WRITTEN INSTRUCTION A: Can you show every line of the records that contains the string "JSON", with case counting?
WRITTEN INSTRUCTION B: Could you write the next part of the passage on rabbit meat and cacciatore, starting after its last sentence?
======== PROVIDED TEXT ========
The environmental impact from raising rabbits is low. Rabbits produce six pounds of meat on the same feed and water as cattle consume to produce only one pound, resulting in a smaller overall carbon footprint. ... need I say more, rabbit is sustainable food? Beyond the health benefits of eating rabbit, it's quite delicious and extremely versatile.Interestingly during times of financial difficulty like 

the previous 2 World Wars and the Great Depression, most families raised both chickens and rabbits in their backyard.
Where does the naming convention cacciatore, which in Italy is more traditionally referred to as “alla cacciatora,” come from? The authors explain that “cacciatora” means ‘hunter’s wife,’ and in times past she would have had to rustle up a bubbling hot-pot from anything her hunter hubby dragged home from a hunt. Over the years it became an expression for a stew of mixed meats, usually cooked with tomatoes, wine, and herbs. In Rome, however, ‘alla cacciatora’ implies meat stewed with rosemary, vinegar and a wee bit of anchovies for umami, with not one tomato in sight. This dish probably dates all the way back to ancient Rome when tomatoes had not been brought ashore from South America and often foods were flavored with herbs, vinegar and a dash of garum, the pungent anchovy sauce. The hunter’s catch could be rabbit, chicken, lamb, guinea fowl (which is our favorite as it has so much flavor) or even a meaty fish such as swordfish or monkfish.” There you have it, you thought you knew chicken cacciatore. An Italian classic, right? well now you have perfect chit chat for your next dinner party where this impressive yet easy recipe is the centerpiece.
======== DATASET RECORDS ========
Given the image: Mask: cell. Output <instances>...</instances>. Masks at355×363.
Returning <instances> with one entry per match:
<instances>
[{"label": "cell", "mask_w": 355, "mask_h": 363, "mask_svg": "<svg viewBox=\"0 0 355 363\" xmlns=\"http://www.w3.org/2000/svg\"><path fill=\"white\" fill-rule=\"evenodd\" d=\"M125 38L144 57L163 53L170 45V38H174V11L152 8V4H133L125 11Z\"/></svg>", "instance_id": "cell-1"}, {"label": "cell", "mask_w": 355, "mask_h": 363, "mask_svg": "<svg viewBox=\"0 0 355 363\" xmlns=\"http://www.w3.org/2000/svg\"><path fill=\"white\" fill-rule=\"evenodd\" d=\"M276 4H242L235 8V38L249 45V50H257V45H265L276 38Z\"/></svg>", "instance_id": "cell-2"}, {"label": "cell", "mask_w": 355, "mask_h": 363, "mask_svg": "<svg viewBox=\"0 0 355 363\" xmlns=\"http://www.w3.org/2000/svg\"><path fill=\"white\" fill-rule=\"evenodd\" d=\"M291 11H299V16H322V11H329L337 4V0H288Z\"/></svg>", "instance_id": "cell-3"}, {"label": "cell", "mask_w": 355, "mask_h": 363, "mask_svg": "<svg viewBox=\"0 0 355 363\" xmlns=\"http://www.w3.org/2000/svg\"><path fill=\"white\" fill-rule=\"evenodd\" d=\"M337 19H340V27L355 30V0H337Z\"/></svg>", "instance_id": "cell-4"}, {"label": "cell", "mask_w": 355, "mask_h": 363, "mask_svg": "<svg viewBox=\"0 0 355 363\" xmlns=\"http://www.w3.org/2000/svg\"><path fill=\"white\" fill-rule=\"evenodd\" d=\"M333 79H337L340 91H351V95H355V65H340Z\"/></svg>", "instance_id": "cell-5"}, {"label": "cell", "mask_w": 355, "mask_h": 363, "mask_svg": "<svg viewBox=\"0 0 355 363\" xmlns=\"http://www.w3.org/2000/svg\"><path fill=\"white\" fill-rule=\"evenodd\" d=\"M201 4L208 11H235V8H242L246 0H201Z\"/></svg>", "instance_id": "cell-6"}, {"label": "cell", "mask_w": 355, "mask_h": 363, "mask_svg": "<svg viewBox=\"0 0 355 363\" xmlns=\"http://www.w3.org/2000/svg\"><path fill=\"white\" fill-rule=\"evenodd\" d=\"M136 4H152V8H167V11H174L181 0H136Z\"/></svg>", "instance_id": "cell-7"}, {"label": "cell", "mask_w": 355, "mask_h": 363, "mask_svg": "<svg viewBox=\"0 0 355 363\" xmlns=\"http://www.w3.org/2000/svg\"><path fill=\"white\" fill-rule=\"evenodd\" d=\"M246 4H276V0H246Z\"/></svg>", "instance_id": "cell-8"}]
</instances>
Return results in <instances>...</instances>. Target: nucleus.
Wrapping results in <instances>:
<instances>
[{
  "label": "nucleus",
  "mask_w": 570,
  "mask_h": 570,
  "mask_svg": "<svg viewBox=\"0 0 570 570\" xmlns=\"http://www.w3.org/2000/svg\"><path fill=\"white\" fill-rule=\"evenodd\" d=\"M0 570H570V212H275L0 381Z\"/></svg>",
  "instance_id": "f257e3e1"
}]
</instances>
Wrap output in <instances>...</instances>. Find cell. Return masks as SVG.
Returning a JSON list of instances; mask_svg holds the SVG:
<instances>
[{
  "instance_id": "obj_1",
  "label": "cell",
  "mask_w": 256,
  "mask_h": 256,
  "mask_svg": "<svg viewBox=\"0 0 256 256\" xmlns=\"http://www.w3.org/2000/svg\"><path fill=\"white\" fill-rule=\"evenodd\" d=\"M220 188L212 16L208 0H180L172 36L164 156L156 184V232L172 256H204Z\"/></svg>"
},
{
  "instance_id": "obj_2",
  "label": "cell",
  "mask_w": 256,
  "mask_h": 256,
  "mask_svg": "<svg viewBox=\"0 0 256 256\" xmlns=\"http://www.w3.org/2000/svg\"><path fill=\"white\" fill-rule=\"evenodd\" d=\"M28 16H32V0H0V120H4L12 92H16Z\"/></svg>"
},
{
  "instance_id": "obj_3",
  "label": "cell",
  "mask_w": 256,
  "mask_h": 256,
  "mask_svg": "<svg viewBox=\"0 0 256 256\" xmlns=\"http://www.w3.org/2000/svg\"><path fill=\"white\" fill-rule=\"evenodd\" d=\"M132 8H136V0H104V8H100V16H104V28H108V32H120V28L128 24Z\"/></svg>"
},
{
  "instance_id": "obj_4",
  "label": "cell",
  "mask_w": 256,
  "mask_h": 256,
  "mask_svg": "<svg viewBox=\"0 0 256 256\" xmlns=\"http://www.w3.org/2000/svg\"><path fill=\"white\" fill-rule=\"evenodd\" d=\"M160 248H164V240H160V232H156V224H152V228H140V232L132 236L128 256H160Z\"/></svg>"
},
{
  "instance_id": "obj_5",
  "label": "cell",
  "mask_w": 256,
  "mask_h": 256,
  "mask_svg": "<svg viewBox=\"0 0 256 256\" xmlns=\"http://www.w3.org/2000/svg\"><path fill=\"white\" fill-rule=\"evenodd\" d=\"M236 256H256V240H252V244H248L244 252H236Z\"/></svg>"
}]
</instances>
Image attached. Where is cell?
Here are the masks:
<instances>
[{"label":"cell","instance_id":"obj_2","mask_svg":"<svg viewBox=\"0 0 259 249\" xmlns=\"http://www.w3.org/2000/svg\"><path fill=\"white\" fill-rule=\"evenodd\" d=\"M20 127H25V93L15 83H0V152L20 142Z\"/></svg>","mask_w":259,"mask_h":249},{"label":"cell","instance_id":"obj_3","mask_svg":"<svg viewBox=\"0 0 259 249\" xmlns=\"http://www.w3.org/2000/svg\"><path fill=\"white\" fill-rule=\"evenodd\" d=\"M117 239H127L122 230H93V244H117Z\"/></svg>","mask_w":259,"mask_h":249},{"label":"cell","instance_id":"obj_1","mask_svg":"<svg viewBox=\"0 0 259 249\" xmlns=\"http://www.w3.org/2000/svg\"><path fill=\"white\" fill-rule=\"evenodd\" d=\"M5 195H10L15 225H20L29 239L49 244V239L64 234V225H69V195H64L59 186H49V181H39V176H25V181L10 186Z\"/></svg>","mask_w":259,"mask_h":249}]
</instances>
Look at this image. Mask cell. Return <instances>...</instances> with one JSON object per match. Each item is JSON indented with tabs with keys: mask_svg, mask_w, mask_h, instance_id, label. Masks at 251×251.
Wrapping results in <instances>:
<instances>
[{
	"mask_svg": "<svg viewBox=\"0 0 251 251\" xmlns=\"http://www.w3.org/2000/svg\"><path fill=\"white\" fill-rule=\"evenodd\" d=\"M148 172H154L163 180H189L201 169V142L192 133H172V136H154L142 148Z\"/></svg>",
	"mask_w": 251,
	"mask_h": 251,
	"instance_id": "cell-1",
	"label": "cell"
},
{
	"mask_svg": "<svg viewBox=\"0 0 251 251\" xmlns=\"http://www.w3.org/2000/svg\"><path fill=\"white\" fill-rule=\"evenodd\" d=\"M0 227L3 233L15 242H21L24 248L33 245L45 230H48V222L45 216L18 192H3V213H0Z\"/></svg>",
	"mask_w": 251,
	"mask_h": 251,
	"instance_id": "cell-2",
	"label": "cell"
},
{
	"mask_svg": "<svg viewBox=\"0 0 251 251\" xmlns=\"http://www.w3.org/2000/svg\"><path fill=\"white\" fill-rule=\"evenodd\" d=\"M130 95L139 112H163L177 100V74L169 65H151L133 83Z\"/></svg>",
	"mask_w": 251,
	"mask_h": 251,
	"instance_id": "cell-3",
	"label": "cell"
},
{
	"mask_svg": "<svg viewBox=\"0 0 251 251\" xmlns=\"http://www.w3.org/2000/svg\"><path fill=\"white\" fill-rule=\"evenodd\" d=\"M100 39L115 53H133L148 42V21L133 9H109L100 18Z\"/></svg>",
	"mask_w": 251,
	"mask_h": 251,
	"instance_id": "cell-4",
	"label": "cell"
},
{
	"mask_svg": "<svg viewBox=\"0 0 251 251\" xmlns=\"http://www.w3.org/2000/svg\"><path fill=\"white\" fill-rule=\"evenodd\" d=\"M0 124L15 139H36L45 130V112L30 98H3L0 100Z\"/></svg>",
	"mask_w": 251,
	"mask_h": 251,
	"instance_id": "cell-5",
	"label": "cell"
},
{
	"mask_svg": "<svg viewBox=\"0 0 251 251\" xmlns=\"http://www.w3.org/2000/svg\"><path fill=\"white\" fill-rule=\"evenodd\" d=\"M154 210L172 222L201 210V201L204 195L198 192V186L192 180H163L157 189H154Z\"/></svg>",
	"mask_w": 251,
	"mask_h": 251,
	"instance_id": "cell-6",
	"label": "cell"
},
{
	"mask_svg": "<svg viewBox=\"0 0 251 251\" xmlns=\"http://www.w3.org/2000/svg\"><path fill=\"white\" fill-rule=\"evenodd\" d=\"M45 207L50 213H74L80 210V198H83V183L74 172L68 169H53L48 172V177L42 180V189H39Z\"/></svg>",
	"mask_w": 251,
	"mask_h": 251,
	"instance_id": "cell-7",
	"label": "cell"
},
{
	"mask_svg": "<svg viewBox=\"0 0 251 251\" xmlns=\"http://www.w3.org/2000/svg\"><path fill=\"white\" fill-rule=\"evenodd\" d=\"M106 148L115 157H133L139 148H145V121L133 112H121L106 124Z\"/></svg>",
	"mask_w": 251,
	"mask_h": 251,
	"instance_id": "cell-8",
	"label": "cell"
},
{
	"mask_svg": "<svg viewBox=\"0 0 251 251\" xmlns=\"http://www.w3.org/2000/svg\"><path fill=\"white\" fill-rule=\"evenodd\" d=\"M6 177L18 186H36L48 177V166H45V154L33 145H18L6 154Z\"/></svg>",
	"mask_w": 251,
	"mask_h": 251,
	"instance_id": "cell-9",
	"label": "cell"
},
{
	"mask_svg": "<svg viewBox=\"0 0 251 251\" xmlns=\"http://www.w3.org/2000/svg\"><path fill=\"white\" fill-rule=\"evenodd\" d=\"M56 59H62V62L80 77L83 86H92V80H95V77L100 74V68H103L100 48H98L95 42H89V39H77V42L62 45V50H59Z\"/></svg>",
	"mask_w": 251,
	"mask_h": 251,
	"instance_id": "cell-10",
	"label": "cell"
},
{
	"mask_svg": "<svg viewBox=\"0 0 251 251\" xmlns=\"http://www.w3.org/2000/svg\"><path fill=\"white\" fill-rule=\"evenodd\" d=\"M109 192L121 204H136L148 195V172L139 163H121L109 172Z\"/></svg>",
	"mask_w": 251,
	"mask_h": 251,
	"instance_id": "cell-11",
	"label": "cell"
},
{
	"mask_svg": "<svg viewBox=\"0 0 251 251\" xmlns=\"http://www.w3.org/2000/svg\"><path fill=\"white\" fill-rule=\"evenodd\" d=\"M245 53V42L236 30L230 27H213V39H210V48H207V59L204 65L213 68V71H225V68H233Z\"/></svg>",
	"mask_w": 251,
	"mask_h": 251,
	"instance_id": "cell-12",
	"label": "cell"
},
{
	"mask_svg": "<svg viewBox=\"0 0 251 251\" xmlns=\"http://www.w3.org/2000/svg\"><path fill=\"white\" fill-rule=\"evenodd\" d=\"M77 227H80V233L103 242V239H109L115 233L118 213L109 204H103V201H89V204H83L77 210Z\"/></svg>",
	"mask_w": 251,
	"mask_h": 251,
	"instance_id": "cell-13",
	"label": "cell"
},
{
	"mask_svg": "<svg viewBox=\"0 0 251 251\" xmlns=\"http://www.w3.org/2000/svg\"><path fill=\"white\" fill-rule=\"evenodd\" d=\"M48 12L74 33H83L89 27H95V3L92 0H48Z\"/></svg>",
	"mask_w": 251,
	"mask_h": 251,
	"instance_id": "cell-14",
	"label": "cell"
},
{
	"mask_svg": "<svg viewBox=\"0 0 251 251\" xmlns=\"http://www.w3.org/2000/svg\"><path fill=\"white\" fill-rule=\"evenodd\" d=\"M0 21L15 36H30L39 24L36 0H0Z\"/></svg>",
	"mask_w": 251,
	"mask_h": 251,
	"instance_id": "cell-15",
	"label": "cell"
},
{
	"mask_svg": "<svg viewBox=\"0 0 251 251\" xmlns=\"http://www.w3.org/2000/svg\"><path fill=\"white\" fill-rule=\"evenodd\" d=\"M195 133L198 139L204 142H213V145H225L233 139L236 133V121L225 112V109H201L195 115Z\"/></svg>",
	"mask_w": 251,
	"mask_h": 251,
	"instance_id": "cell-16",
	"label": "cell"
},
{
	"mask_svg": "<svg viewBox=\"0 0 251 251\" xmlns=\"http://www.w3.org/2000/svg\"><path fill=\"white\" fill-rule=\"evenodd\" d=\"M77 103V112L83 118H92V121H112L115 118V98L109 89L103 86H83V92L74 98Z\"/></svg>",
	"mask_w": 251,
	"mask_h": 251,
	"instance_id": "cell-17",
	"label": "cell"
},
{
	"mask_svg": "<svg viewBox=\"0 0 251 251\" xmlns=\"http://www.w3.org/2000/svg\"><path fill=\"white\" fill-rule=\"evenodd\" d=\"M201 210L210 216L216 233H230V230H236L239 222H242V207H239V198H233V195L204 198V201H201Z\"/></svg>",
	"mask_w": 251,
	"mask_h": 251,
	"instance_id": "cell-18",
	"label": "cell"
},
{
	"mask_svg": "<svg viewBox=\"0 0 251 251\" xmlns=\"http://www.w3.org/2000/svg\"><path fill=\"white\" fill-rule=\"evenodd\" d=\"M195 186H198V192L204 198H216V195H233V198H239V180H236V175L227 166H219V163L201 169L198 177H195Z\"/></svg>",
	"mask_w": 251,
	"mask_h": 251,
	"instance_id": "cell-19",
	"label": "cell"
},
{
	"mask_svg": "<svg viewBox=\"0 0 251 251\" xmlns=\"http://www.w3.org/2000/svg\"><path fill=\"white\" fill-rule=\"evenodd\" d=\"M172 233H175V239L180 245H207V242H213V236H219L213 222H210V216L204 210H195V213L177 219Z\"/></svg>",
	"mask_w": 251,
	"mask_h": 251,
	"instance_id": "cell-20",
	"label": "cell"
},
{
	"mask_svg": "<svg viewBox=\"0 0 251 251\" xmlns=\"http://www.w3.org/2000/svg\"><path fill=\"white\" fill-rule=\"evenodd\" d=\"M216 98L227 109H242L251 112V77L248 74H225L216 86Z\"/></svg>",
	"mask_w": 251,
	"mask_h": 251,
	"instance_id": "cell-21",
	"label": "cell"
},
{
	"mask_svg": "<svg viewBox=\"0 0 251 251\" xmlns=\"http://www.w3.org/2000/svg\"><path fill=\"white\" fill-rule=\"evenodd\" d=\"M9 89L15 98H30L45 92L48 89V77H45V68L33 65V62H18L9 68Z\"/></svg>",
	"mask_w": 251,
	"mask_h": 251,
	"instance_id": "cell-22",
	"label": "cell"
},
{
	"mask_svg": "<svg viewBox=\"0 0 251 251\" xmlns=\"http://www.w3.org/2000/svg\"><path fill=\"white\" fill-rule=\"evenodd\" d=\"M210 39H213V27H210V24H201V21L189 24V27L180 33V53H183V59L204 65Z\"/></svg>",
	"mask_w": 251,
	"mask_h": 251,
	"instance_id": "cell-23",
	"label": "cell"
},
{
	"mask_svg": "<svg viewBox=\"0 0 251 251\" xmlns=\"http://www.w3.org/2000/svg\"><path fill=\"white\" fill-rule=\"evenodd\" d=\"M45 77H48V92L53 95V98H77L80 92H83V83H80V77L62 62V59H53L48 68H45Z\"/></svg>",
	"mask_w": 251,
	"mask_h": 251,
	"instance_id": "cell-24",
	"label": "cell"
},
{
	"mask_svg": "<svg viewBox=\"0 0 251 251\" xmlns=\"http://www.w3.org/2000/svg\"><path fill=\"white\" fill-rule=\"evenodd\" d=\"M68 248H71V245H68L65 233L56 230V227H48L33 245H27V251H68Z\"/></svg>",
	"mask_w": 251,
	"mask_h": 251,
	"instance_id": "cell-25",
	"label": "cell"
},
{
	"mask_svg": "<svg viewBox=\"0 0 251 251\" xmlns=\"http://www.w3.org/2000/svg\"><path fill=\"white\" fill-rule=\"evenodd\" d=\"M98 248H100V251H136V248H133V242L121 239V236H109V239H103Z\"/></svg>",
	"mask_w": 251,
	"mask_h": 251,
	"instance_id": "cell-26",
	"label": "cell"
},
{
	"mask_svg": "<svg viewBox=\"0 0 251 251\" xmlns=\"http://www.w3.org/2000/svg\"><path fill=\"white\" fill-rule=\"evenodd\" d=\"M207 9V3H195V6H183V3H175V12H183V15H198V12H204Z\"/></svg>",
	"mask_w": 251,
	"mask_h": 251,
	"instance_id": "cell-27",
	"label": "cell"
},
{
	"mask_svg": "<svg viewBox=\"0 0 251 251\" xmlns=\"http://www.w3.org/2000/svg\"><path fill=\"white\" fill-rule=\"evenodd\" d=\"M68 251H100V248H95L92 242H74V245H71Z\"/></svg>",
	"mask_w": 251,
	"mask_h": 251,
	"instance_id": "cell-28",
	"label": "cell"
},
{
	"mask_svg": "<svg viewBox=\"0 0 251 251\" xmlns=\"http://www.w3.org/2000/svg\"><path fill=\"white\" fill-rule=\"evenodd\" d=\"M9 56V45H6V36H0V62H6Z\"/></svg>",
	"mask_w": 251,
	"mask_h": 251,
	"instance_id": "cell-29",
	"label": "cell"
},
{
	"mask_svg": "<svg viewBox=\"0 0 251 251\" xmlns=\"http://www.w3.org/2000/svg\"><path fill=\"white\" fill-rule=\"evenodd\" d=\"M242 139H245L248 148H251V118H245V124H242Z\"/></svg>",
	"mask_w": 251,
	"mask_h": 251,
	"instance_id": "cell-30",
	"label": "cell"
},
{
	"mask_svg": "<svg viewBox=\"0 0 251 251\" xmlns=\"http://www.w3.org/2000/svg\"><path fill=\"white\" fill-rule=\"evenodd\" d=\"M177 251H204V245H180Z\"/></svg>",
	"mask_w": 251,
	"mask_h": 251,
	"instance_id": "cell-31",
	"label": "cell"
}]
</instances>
========
TASK OUTPUT A:
Returning a JSON list of instances; mask_svg holds the SVG:
Look at this image. Mask cell. Return <instances>...</instances> with one JSON object per match. Each item is JSON indented with tabs with keys: mask_svg, mask_w, mask_h, instance_id, label. Masks at 251×251.

TASK OUTPUT B:
Here are some regional variations on the theme of cacciatore

  • The Northern-Italian Cacciatore recipes are rich in mushrooms and juniper berries.
  • In Tuscany, the meat is braised along with fresh tomatoes and black olives, then basted with 1 tbsp of white wine vinegar.
  • The Roman recipe alla Cacciatora (as above) requires anchovies and often is prepared without tomato sauce. 
  • In Sicily, it is common to cook the meat with tomato sauce, bell peppers, capers, and anchovies.
  • Besides these examples, the Italian Cacciatore recipe has tons of regional variations and family recipes!
Rabbit Cacciatore
This is the simplest of recipes and one to be practised and played with and elaborated, the additions of dried oregano, mushrooms, juniper, pancetta and olives are all worth trying.

1 rabbit (900g approx.) cut into 8 pieces
Salt and freshly ground black pepper
3 tablespoons rendered pork fat* or 3 tablespoons extra-virgin olive oil
2 garlic cloves unpeeled and lightly crushed
Two sprigs rosemary
A good sprinkling of chilli flakes
2 tablespoons sherry vinegar
500ml chicken stock
75 white wine
4 canned anchovy fillets (if salted rinse well, if in oil don’t rinse)

Season the rabbit pieces generously all over with salt and pepper. Heat the pork fat or oil in the biggest lidded frying pan or casserole you have (or use 2 if you can’t fit all the rabbit comfortably into 1 pan) and add the garlic and rosemary.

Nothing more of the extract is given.